[Dataset entries]
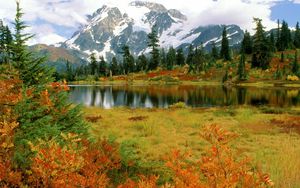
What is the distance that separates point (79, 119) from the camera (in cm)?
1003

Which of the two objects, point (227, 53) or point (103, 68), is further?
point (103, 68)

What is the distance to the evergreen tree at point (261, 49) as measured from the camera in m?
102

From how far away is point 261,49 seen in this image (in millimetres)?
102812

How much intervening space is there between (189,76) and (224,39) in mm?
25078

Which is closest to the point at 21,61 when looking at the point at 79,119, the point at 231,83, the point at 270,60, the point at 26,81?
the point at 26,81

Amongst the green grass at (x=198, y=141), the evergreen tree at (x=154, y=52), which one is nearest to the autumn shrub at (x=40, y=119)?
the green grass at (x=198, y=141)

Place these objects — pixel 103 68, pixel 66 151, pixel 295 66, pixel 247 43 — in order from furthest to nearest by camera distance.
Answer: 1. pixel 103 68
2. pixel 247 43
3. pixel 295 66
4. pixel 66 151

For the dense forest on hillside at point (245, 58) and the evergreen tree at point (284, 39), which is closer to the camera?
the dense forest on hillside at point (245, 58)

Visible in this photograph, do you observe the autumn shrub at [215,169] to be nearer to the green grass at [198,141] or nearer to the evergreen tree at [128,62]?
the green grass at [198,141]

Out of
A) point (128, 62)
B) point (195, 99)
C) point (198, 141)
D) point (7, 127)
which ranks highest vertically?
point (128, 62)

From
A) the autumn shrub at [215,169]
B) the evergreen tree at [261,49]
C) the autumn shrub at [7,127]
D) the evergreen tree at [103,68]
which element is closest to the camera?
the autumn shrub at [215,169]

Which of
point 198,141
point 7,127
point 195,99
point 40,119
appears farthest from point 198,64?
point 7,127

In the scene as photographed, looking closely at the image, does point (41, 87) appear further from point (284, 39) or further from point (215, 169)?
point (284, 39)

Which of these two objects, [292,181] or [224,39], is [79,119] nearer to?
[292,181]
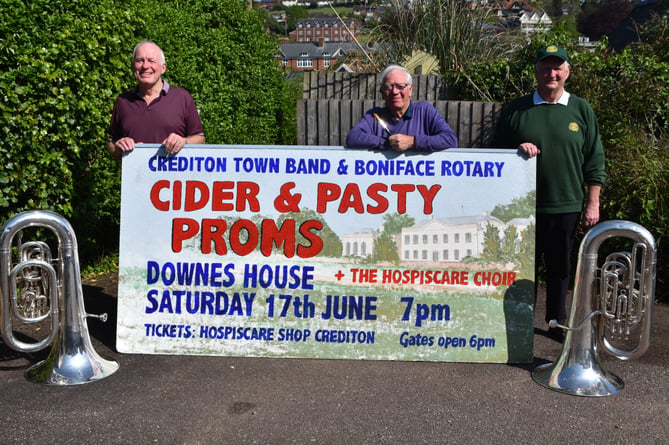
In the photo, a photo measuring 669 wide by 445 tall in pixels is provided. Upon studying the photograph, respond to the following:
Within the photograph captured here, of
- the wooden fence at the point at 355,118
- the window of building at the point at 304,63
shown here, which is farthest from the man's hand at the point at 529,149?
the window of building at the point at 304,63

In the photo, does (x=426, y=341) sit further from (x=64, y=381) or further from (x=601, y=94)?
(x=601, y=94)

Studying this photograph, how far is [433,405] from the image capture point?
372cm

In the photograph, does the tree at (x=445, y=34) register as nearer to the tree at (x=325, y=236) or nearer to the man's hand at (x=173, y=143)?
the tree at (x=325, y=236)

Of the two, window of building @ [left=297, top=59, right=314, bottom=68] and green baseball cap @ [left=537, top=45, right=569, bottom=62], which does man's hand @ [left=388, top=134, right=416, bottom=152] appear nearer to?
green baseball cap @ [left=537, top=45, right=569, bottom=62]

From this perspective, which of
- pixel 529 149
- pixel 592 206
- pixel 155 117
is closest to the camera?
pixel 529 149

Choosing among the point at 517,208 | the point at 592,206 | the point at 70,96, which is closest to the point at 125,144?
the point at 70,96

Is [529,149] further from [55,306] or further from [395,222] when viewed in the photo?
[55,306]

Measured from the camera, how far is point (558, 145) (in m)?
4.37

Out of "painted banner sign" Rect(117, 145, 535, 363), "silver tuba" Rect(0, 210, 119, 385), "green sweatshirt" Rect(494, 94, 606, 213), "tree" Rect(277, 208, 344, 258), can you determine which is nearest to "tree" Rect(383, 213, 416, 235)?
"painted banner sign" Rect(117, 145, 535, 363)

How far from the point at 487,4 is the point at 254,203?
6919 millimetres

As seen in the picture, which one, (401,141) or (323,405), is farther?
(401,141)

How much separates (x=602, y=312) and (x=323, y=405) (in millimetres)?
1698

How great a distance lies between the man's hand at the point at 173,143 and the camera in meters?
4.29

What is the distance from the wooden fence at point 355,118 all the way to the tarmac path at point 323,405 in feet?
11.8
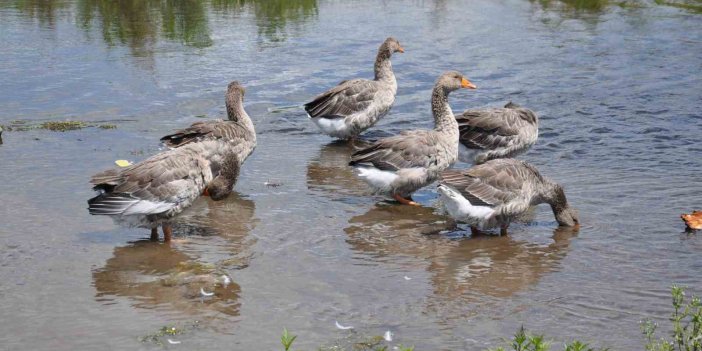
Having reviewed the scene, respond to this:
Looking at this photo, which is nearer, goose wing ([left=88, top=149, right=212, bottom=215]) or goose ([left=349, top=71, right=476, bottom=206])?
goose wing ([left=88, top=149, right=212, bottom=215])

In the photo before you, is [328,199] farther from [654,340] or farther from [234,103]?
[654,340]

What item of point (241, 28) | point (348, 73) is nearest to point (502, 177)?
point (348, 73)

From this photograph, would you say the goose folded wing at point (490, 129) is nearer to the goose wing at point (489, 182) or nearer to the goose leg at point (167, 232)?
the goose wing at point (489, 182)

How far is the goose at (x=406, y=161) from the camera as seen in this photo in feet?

_Exercise details_.
Starting at the line that contains "From this photograph, would", copy the entries verbatim through their final line.

_Output for this exercise_.
From this photograph, would you say the goose folded wing at point (490, 129) is nearer to the goose wing at point (489, 182) or nearer to the goose leg at point (167, 232)?
the goose wing at point (489, 182)

How far is the goose at (x=406, y=161) from the camera as seen in this photo in feet?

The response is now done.